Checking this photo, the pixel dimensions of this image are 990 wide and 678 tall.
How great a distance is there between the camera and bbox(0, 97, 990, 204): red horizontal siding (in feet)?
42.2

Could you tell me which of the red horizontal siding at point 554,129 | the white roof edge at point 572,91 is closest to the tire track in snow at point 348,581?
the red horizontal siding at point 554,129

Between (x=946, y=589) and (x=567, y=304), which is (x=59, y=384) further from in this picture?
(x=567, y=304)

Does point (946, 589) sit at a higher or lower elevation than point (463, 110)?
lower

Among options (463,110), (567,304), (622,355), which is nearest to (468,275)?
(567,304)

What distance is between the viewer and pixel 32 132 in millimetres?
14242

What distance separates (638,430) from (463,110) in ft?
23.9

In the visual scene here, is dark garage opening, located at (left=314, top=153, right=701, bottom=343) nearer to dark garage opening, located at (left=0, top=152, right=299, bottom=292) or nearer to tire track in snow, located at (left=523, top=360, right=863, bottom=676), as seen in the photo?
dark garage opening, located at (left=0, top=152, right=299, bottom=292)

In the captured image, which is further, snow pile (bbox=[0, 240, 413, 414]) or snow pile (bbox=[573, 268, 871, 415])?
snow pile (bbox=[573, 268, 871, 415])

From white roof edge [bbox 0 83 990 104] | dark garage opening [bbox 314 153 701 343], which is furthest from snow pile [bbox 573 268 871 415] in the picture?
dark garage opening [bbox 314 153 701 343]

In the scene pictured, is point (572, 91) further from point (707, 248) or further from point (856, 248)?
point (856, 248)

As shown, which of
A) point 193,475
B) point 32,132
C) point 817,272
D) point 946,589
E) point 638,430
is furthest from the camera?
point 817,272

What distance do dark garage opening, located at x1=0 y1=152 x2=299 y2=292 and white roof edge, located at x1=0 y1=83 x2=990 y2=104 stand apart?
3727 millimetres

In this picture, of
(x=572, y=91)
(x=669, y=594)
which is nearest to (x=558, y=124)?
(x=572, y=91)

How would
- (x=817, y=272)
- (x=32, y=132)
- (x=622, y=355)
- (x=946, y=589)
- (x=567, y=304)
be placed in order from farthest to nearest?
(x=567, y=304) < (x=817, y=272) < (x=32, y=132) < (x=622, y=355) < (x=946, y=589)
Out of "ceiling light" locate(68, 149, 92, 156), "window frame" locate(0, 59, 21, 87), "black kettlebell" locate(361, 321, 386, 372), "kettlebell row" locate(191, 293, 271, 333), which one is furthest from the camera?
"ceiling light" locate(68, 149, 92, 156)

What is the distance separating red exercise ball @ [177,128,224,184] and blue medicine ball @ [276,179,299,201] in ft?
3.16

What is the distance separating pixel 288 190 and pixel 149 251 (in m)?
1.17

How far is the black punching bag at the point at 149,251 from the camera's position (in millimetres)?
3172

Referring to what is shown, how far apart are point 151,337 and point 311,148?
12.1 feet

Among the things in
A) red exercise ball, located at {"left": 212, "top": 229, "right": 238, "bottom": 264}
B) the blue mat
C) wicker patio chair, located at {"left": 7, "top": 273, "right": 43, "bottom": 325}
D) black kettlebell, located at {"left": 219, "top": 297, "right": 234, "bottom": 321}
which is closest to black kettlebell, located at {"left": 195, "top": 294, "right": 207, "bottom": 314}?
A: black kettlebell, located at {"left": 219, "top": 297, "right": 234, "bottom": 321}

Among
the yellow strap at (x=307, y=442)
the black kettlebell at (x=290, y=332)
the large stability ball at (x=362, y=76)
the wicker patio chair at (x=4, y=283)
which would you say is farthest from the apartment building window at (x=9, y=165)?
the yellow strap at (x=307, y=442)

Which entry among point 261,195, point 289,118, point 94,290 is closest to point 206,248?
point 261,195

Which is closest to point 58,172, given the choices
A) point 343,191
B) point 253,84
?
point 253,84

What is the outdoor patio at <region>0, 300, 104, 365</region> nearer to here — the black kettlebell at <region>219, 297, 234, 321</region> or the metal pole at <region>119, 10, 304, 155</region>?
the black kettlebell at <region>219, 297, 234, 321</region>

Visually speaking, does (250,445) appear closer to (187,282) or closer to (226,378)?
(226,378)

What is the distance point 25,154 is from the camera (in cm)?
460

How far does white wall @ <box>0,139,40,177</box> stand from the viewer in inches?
--------------------------------
▶ Your instructions
Produce an exact copy of every entry above.

▶ Task solution
Checking this photo, the pixel dimensions of this image are 990 wide and 678 tall.
How great a distance is there between the camera and bbox(0, 97, 990, 204): red horizontal siding (in feet)?
42.2

Could you tell me which of the red horizontal siding at point 554,129 | the white roof edge at point 572,91 is closest to the tire track in snow at point 348,581?
the red horizontal siding at point 554,129

Between (x=946, y=589) and (x=567, y=304), which is (x=59, y=384) further from in this picture?
(x=567, y=304)

Does point (946, 589) sit at a higher or lower elevation than point (463, 110)?
lower

Among options (463,110), (567,304), (622,355), which is nearest to (468,275)?
(567,304)

What distance is between the viewer and pixel 32 132 in millimetres?
14242

What distance separates (638,430) from (463,110) in ft?
23.9

In the visual scene here, is dark garage opening, located at (left=314, top=153, right=701, bottom=343) nearer to dark garage opening, located at (left=0, top=152, right=299, bottom=292) or nearer to tire track in snow, located at (left=523, top=360, right=863, bottom=676), as seen in the photo?
dark garage opening, located at (left=0, top=152, right=299, bottom=292)

In the captured image, which is further, snow pile (bbox=[0, 240, 413, 414]) or snow pile (bbox=[573, 268, 871, 415])?
snow pile (bbox=[573, 268, 871, 415])

From white roof edge [bbox 0 83 990 104] | dark garage opening [bbox 314 153 701 343], which is furthest from snow pile [bbox 573 268 871 415] in the picture?
dark garage opening [bbox 314 153 701 343]

In the scene pictured, is point (572, 91) further from point (707, 248) or further from point (856, 248)?
point (856, 248)

As shown, which of
A) point 193,475
B) point 32,132
C) point 817,272
D) point 946,589
E) point 638,430
is furthest from the camera?
point 817,272

What distance do dark garage opening, located at x1=0 y1=152 x2=299 y2=292 and white roof edge, located at x1=0 y1=83 x2=990 y2=104 stand apart?
3727 millimetres

In this picture, of
(x=572, y=91)
(x=669, y=594)
which is nearest to (x=558, y=124)?
(x=572, y=91)

How would
- (x=817, y=272)
- (x=32, y=132)
- (x=622, y=355)
- (x=946, y=589)
- (x=567, y=304)
be placed in order from farthest to nearest?
(x=567, y=304) < (x=817, y=272) < (x=32, y=132) < (x=622, y=355) < (x=946, y=589)
Out of "ceiling light" locate(68, 149, 92, 156), "window frame" locate(0, 59, 21, 87), "black kettlebell" locate(361, 321, 386, 372), "kettlebell row" locate(191, 293, 271, 333), which one is furthest from the camera?
"ceiling light" locate(68, 149, 92, 156)

What is the distance separating red exercise ball @ [177,128,224,184] and blue medicine ball @ [276,179,299,201] in ft?
3.16

What is the distance separating pixel 288 190 and pixel 149 251 (in m)?
1.17

How far is the black punching bag at the point at 149,251 from the camera's position (in millimetres)?
3172

Referring to what is shown, how far apart are point 151,337 and point 311,148?
12.1 feet

Among the things in
A) red exercise ball, located at {"left": 212, "top": 229, "right": 238, "bottom": 264}
B) the blue mat
C) wicker patio chair, located at {"left": 7, "top": 273, "right": 43, "bottom": 325}
D) black kettlebell, located at {"left": 219, "top": 297, "right": 234, "bottom": 321}
which is closest to black kettlebell, located at {"left": 195, "top": 294, "right": 207, "bottom": 314}?
A: black kettlebell, located at {"left": 219, "top": 297, "right": 234, "bottom": 321}

Among
the yellow strap at (x=307, y=442)
the black kettlebell at (x=290, y=332)
the large stability ball at (x=362, y=76)
the wicker patio chair at (x=4, y=283)
which would you say is farthest from the apartment building window at (x=9, y=165)?
the yellow strap at (x=307, y=442)

Which entry among point 261,195, point 289,118, point 94,290 is closest to point 206,248?
point 261,195

Which is closest to point 58,172, given the choices
A) point 343,191
B) point 253,84
?
point 253,84

What is the outdoor patio at <region>0, 300, 104, 365</region> nearer to here — the black kettlebell at <region>219, 297, 234, 321</region> or the metal pole at <region>119, 10, 304, 155</region>?
the black kettlebell at <region>219, 297, 234, 321</region>

Visually speaking, does (250,445) appear closer to (187,282) or closer to (226,378)?
(226,378)

What is the distance point 25,154 is from the camera (in cm)?
460

How far does white wall @ <box>0,139,40,177</box> stand from the viewer in inches?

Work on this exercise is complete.